The sentiment was much the same from Turkish Prime Minister Recep Tayyip Erdogan.
"As long as we don't solve these problems, as long as we don't achieve these, it won't be easy to implement the project," Erdogan said of the Palestinian-Israeli crisis, as he boarded a flight to the summit.
In deference to such concerns, American officials said the document presented to G-8 summit partners will include a paragraph that talks about the need to achieve peace on the Israeli-Palestinian conflict.
On top of everything else, the Europeans and Japanese want to know how much such proposed reforms might cost. A senior Bush administration official, who spoke anonymously on Tuesday because talks on the subject were still ongoing, said Bush hopes to reach a political agreement with his G8 counterparts this year without committing money, under the logic that they will ante up for it in later years.
Bush did extract a general pledge of support from Japanese Prime Minister Junichiro Koizumi on Tuesday.

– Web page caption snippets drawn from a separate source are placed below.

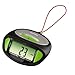 Produktbild Hama Pedometer Schrittzähler PM-Alarm, schwarz/grau, 60 x 50 x 30 mm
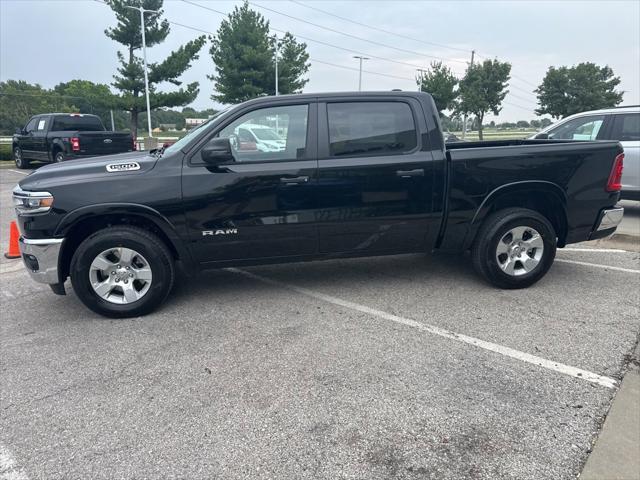 new 2025 Ram 1500 car, priced at $47,475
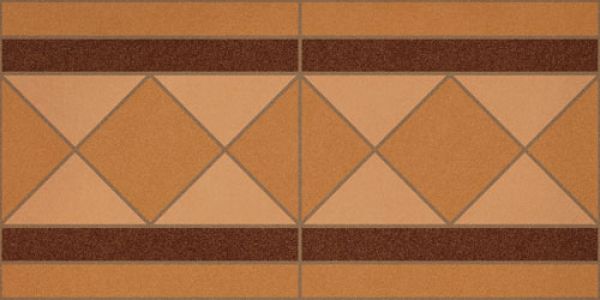 Декор 1C22 Cenefa Balisdon Natural 158x316 Vives - Зображення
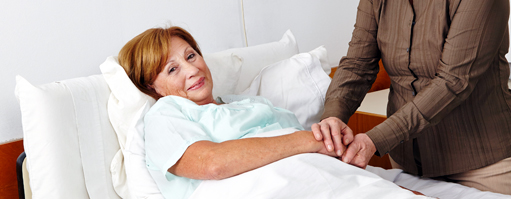 Hastanede Hasta Refakatçisi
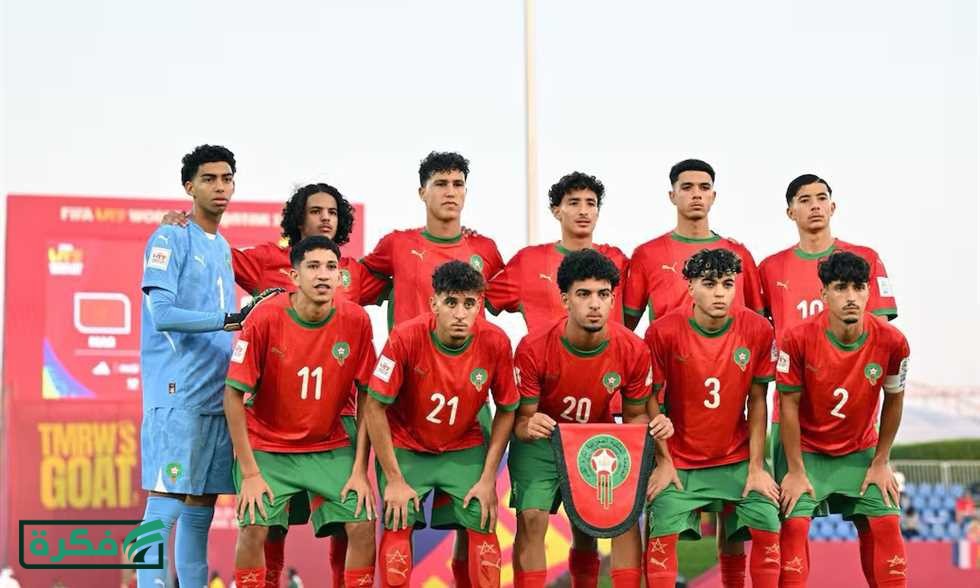 منافس مصر - المغرب يقسو على الجزائر بثلاثية في تصفيات شمال إفريقيا تحت 17 عاما
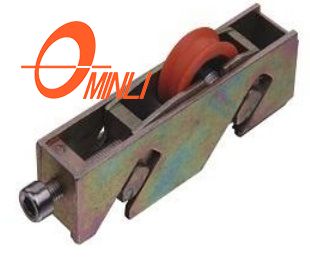 Adjustable Zinc Alloy Patio Door and Window Roller ML-FS007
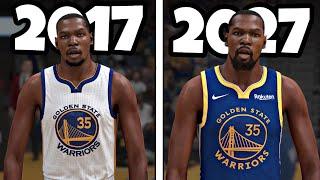 What If Kevin Durant Never Left The Warriors?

According to a second US official who briefed reporters about the meeting, Bush told the Japanese prime minister that his proposal gives leading economies a chance to encourage change from within Middle Eastern nations.
But their conversation was brief, the official said, and Bush planned to discuss the proposal with other leaders the next few days.
Bush's national security adviser, Condoleezza Rice, put it frankly this week: Repression, lack of hope -- and lack of education and jobs -- create conditions where growing numbers of young Arab men turn toward extremism.
The working draft of Bush's plan advocates reforms such as free elections, independent media and improved legal systems. It also suggests creating, by 2008, a "literacy corps" of 100,000 female teachers who would focus on reading and other basic skills for women.
It was unclear whether the teacher plan would survive in the final G8 agreement because of leaders' objections about cost.
Bush's instincts are in the right place, said Brookings Institution academic Susan Rice, who is researching the implications of poverty and inequality.
"It's less politically charged than going in and telling Arab governments how to democratize on our schedule," Rice said. "But it's a little awkward for the administration to throw this out there without a price tag, and without them making a specific commitment to what the US share of this is going to be."